A block of data
■ ■ ■ ■ ■ ■ ■
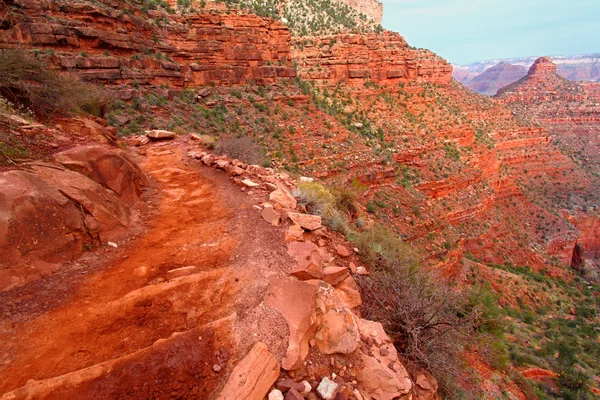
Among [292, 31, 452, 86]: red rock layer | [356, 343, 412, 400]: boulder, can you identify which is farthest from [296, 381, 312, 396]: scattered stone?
[292, 31, 452, 86]: red rock layer

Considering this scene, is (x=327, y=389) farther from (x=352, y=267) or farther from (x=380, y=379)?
(x=352, y=267)

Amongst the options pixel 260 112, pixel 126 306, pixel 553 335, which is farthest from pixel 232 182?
pixel 553 335

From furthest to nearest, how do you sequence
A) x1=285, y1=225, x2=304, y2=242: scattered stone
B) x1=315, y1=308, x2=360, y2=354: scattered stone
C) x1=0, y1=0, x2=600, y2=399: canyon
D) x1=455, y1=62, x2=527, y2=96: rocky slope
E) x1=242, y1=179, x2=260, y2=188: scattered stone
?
x1=455, y1=62, x2=527, y2=96: rocky slope
x1=242, y1=179, x2=260, y2=188: scattered stone
x1=285, y1=225, x2=304, y2=242: scattered stone
x1=315, y1=308, x2=360, y2=354: scattered stone
x1=0, y1=0, x2=600, y2=399: canyon

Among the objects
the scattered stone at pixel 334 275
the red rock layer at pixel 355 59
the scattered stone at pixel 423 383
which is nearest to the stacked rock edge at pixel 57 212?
the scattered stone at pixel 334 275

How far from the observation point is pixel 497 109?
4394 cm

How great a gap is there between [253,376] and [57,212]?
144 inches

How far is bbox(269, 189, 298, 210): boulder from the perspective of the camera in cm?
586

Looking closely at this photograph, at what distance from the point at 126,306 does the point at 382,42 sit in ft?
117

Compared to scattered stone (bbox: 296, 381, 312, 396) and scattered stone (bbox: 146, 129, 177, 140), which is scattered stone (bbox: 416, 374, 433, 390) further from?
scattered stone (bbox: 146, 129, 177, 140)

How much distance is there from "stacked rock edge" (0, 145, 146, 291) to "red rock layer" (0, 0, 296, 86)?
12.2 m

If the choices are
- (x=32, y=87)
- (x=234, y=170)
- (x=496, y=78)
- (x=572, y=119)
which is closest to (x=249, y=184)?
(x=234, y=170)

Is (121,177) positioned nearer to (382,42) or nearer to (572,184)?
(382,42)

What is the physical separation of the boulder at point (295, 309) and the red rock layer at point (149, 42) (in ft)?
54.2

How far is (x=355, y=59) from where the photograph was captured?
30609 millimetres
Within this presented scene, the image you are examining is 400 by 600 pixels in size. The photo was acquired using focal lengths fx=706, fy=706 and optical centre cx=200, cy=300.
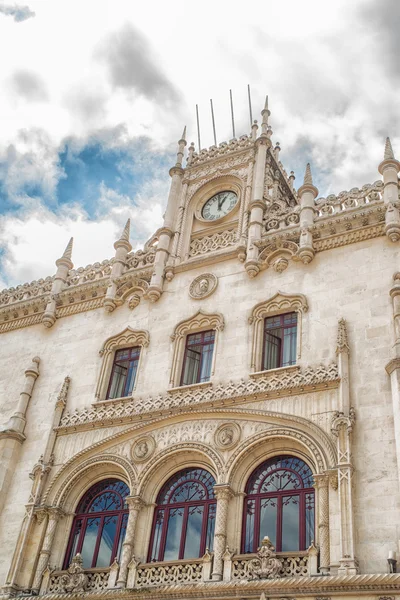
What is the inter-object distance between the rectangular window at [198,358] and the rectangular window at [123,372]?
6.54ft

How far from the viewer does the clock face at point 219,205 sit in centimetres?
2600

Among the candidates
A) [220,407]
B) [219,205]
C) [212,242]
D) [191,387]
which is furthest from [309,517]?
[219,205]

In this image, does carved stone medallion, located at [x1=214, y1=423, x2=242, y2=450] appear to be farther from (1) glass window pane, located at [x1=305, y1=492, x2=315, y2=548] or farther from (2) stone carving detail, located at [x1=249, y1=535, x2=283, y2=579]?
(2) stone carving detail, located at [x1=249, y1=535, x2=283, y2=579]

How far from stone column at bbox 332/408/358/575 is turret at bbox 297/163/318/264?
587 centimetres

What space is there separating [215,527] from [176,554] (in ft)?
4.77

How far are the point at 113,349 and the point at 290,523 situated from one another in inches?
359

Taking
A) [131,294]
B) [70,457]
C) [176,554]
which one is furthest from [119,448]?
[131,294]

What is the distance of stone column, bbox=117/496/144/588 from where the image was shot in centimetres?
1845

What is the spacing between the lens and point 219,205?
2638cm

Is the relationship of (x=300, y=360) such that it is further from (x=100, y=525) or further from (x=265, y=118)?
(x=265, y=118)

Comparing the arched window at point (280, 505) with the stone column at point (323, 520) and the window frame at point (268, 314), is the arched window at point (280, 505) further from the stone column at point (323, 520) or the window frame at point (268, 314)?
the window frame at point (268, 314)

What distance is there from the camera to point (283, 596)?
1593cm

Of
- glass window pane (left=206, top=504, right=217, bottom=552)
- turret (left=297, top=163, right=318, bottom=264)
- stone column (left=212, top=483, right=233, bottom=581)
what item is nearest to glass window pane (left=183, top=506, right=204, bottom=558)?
glass window pane (left=206, top=504, right=217, bottom=552)

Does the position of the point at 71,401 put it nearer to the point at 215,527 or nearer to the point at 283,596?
the point at 215,527
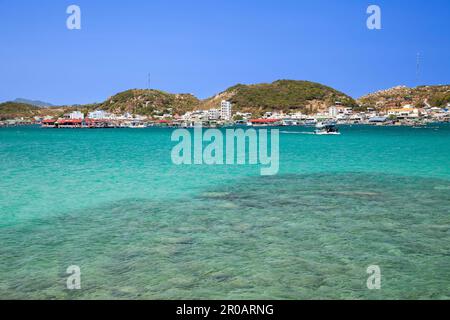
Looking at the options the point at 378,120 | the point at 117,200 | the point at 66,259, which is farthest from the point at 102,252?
the point at 378,120

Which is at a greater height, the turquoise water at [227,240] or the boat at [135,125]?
the boat at [135,125]

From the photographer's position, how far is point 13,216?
523 inches

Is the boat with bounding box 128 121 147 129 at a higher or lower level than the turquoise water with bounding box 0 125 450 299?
higher

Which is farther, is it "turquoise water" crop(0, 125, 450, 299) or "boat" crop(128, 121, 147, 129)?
"boat" crop(128, 121, 147, 129)

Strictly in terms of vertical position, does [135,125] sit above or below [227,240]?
above

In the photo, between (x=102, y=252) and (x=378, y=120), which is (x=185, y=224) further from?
(x=378, y=120)

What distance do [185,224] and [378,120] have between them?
7362 inches

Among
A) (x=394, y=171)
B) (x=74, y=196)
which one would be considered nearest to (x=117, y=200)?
(x=74, y=196)

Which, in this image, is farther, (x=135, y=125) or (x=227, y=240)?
(x=135, y=125)

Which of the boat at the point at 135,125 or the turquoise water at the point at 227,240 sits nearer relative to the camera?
the turquoise water at the point at 227,240

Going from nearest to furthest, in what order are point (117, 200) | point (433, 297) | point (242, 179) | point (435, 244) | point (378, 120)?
point (433, 297)
point (435, 244)
point (117, 200)
point (242, 179)
point (378, 120)

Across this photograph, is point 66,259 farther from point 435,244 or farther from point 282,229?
point 435,244
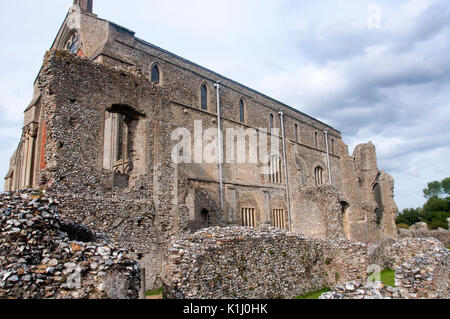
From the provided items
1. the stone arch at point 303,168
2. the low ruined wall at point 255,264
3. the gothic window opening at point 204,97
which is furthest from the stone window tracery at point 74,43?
the stone arch at point 303,168

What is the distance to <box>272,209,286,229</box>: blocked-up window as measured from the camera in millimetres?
24194

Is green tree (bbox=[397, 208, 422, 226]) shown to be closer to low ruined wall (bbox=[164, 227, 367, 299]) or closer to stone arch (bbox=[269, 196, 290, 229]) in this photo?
stone arch (bbox=[269, 196, 290, 229])

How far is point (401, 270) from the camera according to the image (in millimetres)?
6465

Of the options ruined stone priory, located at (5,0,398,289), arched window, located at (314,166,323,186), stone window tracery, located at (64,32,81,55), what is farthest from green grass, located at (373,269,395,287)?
stone window tracery, located at (64,32,81,55)

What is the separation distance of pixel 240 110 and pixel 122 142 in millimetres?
10297

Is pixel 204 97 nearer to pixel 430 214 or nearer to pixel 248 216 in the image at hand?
pixel 248 216

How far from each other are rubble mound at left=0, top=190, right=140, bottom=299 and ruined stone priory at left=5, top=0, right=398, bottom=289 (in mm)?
4295

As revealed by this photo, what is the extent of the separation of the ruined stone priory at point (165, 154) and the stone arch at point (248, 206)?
0.22 ft

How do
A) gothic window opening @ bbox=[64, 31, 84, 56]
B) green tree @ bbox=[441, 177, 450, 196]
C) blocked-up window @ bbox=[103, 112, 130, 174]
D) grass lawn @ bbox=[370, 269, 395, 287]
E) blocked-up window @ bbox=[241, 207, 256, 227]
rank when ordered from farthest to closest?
green tree @ bbox=[441, 177, 450, 196]
blocked-up window @ bbox=[241, 207, 256, 227]
gothic window opening @ bbox=[64, 31, 84, 56]
blocked-up window @ bbox=[103, 112, 130, 174]
grass lawn @ bbox=[370, 269, 395, 287]

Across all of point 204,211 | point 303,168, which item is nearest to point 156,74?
point 204,211

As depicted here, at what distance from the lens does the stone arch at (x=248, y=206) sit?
21562 mm

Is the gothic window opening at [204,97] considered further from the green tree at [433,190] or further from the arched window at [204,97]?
the green tree at [433,190]

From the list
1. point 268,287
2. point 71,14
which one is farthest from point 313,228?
point 71,14

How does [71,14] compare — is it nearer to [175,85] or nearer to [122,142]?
[175,85]
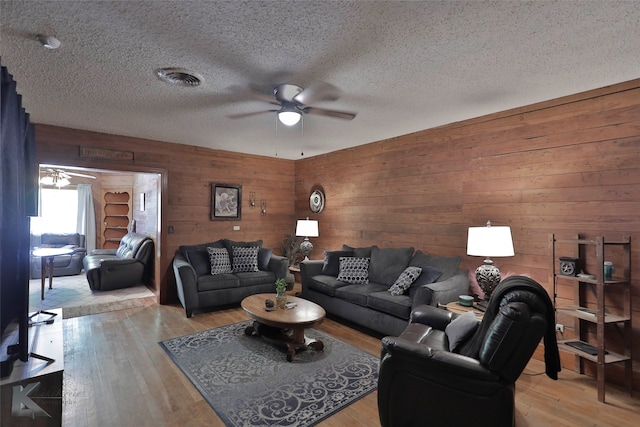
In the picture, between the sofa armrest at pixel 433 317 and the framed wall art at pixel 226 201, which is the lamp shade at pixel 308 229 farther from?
the sofa armrest at pixel 433 317

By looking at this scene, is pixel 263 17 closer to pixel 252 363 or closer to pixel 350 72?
pixel 350 72

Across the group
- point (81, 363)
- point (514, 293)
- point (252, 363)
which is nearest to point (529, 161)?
point (514, 293)

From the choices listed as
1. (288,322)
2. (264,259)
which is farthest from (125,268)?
(288,322)

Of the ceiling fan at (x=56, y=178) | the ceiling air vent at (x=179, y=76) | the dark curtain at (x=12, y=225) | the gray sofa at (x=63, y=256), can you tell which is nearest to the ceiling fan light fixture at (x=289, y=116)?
the ceiling air vent at (x=179, y=76)

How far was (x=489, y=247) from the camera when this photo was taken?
3029mm

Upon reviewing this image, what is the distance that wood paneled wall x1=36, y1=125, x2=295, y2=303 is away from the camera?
14.0ft

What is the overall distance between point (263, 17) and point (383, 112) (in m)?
2.01

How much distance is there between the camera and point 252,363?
2955mm

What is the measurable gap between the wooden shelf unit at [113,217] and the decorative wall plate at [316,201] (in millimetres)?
5476

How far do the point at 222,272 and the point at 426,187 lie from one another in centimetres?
333

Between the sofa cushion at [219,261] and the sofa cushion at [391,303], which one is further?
the sofa cushion at [219,261]

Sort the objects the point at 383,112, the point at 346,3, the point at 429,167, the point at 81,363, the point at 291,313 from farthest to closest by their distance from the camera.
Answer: the point at 429,167 → the point at 383,112 → the point at 291,313 → the point at 81,363 → the point at 346,3

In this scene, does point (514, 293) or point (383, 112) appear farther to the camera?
point (383, 112)

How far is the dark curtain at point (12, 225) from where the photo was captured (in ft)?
5.43
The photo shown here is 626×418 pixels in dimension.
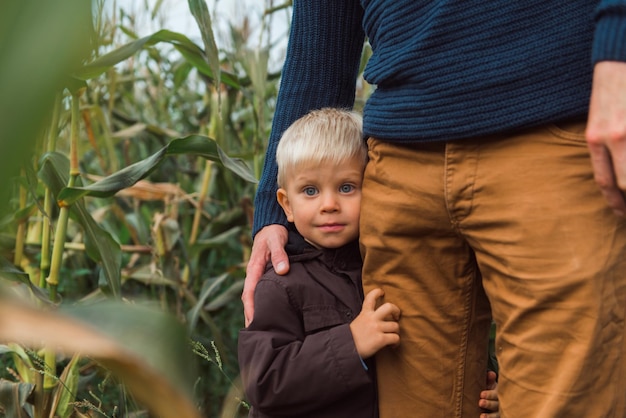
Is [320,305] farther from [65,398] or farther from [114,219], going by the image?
[114,219]

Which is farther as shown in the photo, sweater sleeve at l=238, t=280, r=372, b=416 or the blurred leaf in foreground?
sweater sleeve at l=238, t=280, r=372, b=416

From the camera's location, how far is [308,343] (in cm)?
107

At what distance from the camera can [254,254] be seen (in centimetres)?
121

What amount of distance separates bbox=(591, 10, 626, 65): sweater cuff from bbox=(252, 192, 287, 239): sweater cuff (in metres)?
0.62

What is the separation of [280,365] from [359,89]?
6.02 feet

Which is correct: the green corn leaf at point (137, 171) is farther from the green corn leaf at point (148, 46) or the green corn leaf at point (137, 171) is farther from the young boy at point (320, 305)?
the young boy at point (320, 305)

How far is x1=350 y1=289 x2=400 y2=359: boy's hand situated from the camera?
1.01m

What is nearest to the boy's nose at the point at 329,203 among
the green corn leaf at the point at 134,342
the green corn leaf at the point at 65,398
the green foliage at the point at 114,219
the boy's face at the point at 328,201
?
the boy's face at the point at 328,201

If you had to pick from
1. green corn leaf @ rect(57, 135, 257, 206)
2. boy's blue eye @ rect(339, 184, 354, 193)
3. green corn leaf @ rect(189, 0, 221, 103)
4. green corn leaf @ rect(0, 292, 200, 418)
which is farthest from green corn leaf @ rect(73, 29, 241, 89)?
green corn leaf @ rect(0, 292, 200, 418)

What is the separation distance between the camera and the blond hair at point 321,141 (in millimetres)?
1122

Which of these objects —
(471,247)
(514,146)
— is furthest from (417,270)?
(514,146)

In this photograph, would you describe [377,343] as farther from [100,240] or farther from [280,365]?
[100,240]

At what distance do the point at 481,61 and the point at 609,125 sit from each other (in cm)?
20

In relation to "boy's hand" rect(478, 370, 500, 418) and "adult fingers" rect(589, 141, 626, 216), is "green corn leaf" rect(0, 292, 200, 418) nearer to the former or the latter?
"adult fingers" rect(589, 141, 626, 216)
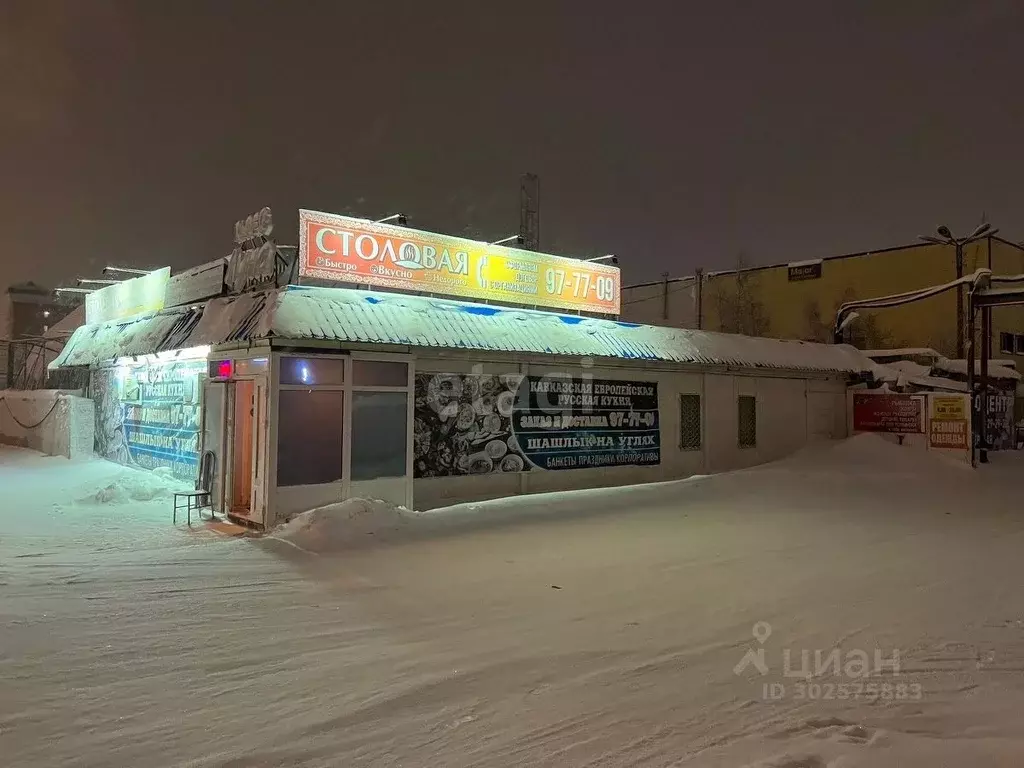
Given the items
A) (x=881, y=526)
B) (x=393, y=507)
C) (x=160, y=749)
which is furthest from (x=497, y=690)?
(x=881, y=526)

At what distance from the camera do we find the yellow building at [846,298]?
112 ft

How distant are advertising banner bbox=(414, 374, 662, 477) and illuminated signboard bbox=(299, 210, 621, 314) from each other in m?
1.69

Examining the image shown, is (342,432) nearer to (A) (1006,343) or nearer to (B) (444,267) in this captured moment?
(B) (444,267)

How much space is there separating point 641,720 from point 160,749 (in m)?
2.57

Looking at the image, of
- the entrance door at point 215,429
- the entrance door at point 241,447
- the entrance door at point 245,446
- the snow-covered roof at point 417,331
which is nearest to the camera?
the entrance door at point 245,446

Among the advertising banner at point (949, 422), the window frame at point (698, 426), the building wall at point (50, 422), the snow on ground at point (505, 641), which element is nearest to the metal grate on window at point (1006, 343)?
the advertising banner at point (949, 422)

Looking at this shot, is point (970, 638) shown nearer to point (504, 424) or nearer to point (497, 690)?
point (497, 690)

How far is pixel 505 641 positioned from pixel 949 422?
1521 centimetres

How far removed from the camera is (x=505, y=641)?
5.39 metres

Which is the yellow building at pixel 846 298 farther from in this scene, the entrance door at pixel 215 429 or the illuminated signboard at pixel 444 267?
the entrance door at pixel 215 429

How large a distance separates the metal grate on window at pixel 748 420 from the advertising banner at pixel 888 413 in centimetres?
412

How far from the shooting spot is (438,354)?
438 inches

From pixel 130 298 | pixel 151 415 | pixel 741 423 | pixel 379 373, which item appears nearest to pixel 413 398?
pixel 379 373

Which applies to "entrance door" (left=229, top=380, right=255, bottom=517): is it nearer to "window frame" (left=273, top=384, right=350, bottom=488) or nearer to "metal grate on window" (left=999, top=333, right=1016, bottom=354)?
"window frame" (left=273, top=384, right=350, bottom=488)
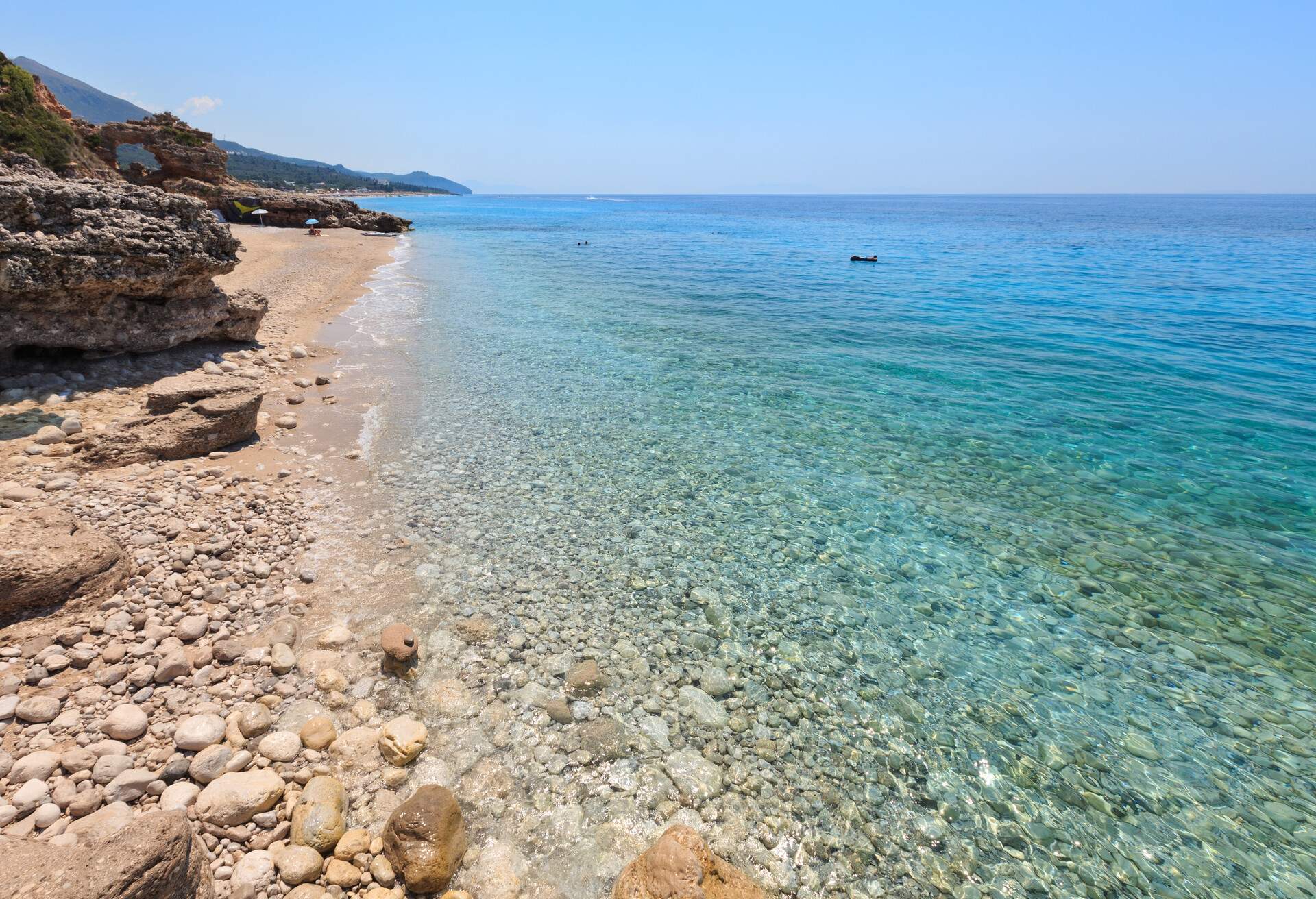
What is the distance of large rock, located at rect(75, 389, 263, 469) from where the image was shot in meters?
8.06

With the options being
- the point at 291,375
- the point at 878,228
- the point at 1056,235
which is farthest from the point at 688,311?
the point at 878,228

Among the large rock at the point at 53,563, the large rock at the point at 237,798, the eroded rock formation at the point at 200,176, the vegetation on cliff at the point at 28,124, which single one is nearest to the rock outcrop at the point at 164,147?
the eroded rock formation at the point at 200,176

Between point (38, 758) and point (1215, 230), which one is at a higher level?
point (1215, 230)

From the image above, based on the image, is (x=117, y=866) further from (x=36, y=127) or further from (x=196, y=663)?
(x=36, y=127)

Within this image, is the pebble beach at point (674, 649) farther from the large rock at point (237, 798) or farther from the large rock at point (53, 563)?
the large rock at point (53, 563)

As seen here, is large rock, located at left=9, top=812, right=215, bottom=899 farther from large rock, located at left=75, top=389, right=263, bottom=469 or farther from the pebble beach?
large rock, located at left=75, top=389, right=263, bottom=469

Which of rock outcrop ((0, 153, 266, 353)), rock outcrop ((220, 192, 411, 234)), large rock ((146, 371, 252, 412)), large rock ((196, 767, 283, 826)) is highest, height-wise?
rock outcrop ((220, 192, 411, 234))

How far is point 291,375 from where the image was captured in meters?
13.2

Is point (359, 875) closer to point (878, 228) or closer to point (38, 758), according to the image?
point (38, 758)

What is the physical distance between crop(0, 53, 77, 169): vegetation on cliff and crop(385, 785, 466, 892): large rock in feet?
172

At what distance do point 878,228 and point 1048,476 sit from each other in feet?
276

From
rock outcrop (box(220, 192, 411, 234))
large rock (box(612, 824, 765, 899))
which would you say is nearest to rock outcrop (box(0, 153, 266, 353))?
large rock (box(612, 824, 765, 899))

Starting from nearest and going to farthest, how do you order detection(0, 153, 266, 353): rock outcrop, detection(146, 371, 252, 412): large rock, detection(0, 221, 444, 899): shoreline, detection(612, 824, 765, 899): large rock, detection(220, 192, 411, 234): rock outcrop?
detection(612, 824, 765, 899): large rock, detection(0, 221, 444, 899): shoreline, detection(146, 371, 252, 412): large rock, detection(0, 153, 266, 353): rock outcrop, detection(220, 192, 411, 234): rock outcrop

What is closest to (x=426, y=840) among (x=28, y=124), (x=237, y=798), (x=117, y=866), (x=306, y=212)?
(x=237, y=798)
■ ■ ■ ■ ■ ■ ■
» **Your goal**
Take the line that contains "Starting from nearest" and every line after it through the end of the listing above, and repeat them exactly.

» **Solution to the problem**
Starting from nearest and going to farthest, how do you order detection(0, 153, 266, 353): rock outcrop, detection(146, 371, 252, 412): large rock, detection(0, 221, 444, 899): shoreline, detection(612, 824, 765, 899): large rock, detection(220, 192, 411, 234): rock outcrop?
detection(612, 824, 765, 899): large rock, detection(0, 221, 444, 899): shoreline, detection(146, 371, 252, 412): large rock, detection(0, 153, 266, 353): rock outcrop, detection(220, 192, 411, 234): rock outcrop

What is closest to (x=426, y=840) among (x=28, y=124), (x=237, y=798), (x=117, y=866), (x=306, y=212)?
(x=237, y=798)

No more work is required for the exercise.